We've all been panhandled. Most of us have given money. Most of us have also refused to give money. The difference between a successful beggar and an unsuccessful one is a fine one, and when you're in a pinch and need dough fast you don't have time to get good. This is a critical skillset to the modern human being; so you really ought to start practicing panhandling right away, using the techniques and methods described below.
First, what is panhandling exactly? According to the interwebs, panhandling is "to request a donation in a supplicating manner. Beggars are commonly found in public places, such as street corners or public transport, where they request money such as spare change. They may use cups, boxes or hats to receive the donations."
Panhandling is about getting money from people and getting nothing in return. Pretty sweet deal, right? Right. But less than 5% of people do it properly. Learn these methods, carefully perfected over many years of incredibly tacky poverty:
Get up in the prospect's business and beg loudly and insistently for money until they give it to you. Do not attempt on men with tattoos or women with large purses.
Walk up to the person and stand about ten feet away, then stare at them so sadly that they ask you how they can help you. This method is much more effective on women.
You don't have to have ever been in Vietnam to be a Vietnam Vet. Just pull on a dirty green jacket, boots, and don't shave for a few days. Talk about how you can't find work because of wounds you sustained serving your country.
If you're panhandling someone with an Obama bumper sticker, say you were wounded in Bush's illegal attack on Iraq.
If you see a young couple on a date, tell the guy that he looks like the sort of upstanding charitable person who can spare some money for the poor. Without waiting for a response, compliment the gal on how lucky she is to have such a generous guy.
Tell the prospect you need five bucks or they'll take you back to rehab. Surprisingly few people question this logic.
Immediately thank the person for the five bucks they are about to give you. This is most effective on people who have just been in a car accident or are having an asthma attack.
Run up the prospect frantically and say you need five bucks. Be jumping up and down. Panic. Communicate that it's a matter of life and death. Clap your hands quickly and motion at the wallet or purse. Remind the person to hurry before it's too late. Then - and this is important - run like heck.
In a popular twist on the Matter of Great Urgency, tell the prospect that your wife is having a baby and you need gas money to get her to the hospital.
Tell the prospect that you're going to be completely honest with them, and that you'll use the money to buy drugs.
Tell the prospect that you're going to be completely honest with them, and that you won't use the money to buy drugs.
Hold one hand to your ear.

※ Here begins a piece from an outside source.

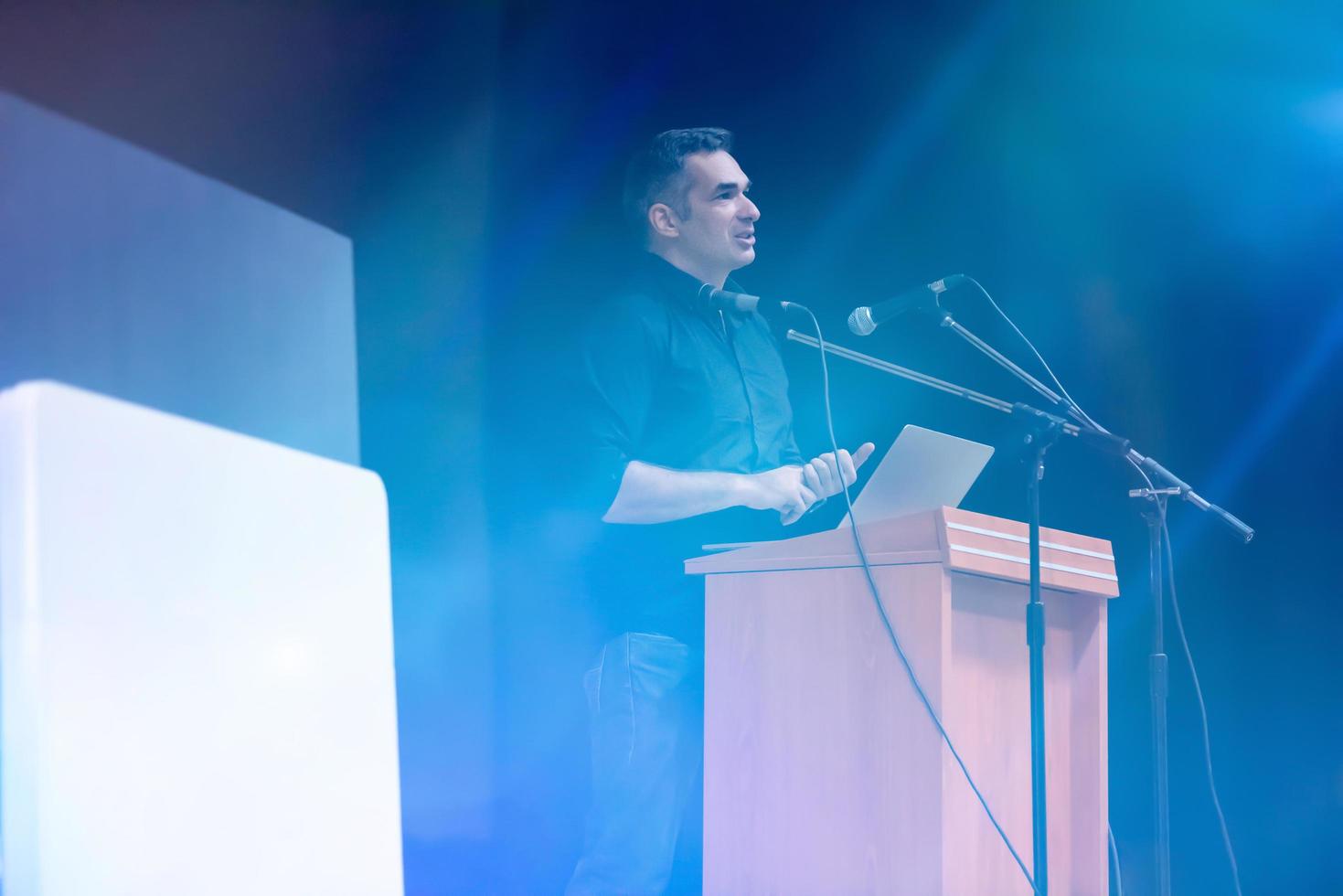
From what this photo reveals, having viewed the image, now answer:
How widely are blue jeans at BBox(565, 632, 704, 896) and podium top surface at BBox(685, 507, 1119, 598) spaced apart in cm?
30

Tell the prospect you need them for a matter of national security. Lead them around a corner. Then peak around and say: "Rats! They followed me. Okay, quick - give me five bucks." When finished, tell the person to wait there because They didn't see your face yet. Then run like heck.
After watching someone exit a store, tell them that a lot of counterfeit fives circulating in the area. Offer to to check theirs to see if they're okay. Then run like heck. This tactic is ill advised for prospects who can run faster than you.
Tell the prospect that you're a world-class violinist who hit harsh times. You had to sell your family heirloom violin and now you're on the streets, but with a few more bucks you can get your violin back.
Print out erroneous lottery tickets and sell them for a dollar each. Remind suspicious prospects that direct selling is "the old fashioned way."